A good friend of mine has fallen in love. He has been searching to find “the one” for most of his adult life. Over the last 5 years, he’s struggled trying to turn bad romantic relationships into long lasting partnerships.
This time it’s been different. He’s worked hard during the past five years to address his own personal demons that drove him to seek relationships with women who could not, or would not, love him back.
I am thrilled for him that he has found what he has sought for so long.
It’s interesting to see what’s changed in his life. He would like his girlfriend to move in with him and has extended an invitation. It hasn’t happened yet, although they do spend many nights together at either of their places.
They have gone on vacation together. They celebrate holidays together. They do projects together. They have date nights. He joins her large family’s Sunday dinners. She accompanied him on an out-of-state trip to meet his father.
He has molded his life around hers. And he loves it.
I remember doing that when I fell in love with my wife when I was 21 years old. I changed everything I did to be with her. New home, new friends, new family, new activities.
Some of the new things I adopted were better than my old way of life. Some, in retrospect, I wish I had not changed (like not maintaining my old friendships). But I gladly changed everything because what I wanted most of all was to be with her – the woman I loved, who became my wife for 29 years.
My friend is my age, he’s not 21. So he’s not giving up all of his old connections. He’s not moving. He’s not only seeing her friends and her family.
Nonetheless, he makes his decisions based on being with her first.

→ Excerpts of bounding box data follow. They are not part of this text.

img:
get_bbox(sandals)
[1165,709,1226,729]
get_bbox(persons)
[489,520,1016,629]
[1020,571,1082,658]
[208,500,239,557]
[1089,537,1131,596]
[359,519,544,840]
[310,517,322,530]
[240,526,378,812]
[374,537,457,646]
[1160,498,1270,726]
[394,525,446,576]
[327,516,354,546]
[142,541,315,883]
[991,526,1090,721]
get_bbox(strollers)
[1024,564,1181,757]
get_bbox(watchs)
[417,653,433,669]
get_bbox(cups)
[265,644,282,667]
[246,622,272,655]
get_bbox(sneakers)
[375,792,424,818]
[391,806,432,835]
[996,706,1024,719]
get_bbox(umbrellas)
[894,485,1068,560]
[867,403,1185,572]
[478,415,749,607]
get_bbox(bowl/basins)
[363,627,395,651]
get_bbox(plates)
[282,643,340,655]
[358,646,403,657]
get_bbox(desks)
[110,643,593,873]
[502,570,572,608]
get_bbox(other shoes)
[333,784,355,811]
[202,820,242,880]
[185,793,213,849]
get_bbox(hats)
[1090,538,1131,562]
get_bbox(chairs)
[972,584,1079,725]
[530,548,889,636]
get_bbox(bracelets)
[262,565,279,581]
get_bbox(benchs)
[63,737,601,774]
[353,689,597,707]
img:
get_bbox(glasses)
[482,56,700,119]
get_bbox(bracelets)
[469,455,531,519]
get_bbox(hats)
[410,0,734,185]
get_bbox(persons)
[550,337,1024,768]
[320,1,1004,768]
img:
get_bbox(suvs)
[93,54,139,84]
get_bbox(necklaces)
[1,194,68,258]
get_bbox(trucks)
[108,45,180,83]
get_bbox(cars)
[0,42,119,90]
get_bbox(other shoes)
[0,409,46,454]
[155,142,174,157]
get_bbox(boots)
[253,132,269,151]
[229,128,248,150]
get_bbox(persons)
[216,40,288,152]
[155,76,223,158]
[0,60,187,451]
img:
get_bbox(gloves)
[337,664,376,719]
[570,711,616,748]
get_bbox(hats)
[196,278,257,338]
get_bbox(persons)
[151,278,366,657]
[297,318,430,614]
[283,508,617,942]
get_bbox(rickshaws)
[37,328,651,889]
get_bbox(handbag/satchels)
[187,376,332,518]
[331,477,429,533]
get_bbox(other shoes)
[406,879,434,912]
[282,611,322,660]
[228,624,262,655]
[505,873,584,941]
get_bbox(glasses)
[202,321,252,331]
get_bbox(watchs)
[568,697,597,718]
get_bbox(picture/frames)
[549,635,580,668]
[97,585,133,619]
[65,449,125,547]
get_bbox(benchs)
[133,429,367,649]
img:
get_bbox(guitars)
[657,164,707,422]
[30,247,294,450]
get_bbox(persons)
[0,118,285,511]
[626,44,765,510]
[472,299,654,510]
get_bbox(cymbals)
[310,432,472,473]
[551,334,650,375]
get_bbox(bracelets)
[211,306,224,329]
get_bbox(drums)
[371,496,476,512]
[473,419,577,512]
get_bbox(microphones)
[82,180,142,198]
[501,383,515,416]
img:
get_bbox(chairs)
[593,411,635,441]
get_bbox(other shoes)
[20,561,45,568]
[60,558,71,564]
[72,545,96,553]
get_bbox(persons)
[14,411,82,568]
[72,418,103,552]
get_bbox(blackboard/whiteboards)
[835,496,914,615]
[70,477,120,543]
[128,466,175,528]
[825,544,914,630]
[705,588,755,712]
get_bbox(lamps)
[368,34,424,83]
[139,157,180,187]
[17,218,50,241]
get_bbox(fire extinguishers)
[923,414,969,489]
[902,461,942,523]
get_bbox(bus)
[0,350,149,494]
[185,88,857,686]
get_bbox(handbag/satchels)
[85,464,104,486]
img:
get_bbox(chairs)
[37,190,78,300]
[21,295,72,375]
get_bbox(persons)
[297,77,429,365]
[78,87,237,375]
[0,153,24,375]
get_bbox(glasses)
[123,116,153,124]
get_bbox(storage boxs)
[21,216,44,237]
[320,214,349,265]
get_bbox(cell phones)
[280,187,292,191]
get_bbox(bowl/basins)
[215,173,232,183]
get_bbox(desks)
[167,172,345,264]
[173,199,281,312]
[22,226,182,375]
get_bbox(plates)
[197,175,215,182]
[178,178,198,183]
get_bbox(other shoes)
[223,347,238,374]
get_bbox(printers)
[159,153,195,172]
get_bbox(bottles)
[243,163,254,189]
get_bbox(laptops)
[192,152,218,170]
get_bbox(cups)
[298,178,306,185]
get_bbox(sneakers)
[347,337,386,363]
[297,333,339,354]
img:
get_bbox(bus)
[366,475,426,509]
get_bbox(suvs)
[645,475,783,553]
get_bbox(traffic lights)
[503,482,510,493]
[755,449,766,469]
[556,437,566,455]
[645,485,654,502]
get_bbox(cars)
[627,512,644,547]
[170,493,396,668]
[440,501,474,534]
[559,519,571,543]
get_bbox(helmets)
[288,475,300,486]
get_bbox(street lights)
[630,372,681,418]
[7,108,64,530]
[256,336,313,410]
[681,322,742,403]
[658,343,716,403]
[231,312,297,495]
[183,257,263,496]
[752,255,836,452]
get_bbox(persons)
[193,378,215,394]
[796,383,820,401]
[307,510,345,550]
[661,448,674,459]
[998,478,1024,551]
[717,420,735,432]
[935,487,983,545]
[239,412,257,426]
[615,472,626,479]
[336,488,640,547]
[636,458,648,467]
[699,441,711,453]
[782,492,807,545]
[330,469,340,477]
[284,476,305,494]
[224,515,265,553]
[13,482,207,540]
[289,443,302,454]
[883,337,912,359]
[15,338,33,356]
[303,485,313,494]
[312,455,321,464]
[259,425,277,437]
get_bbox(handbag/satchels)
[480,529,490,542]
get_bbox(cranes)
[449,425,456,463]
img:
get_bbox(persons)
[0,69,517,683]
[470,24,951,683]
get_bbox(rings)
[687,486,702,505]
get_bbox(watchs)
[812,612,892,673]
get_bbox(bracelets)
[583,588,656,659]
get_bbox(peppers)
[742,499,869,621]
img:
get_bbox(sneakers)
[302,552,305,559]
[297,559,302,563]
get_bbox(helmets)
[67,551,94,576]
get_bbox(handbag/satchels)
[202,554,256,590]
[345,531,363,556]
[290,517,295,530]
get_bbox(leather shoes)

It helps me to see this, because it reinforces for me why I have no interest in falling in love again. I don’t want to change my life. I dread the thought of making compromises, giving up the freedom of choice and the lifestyle I have today.
I loved being in love. I loved having a partner. Ever since my very first love at 15, I loved being in a committed, monogamous relationship.
I can’t imagine it any other way for me – except for not being in a relationship.
Right now, I’m quite satisfied with that. In fact, right now, I can’t imagine being any other way ever again.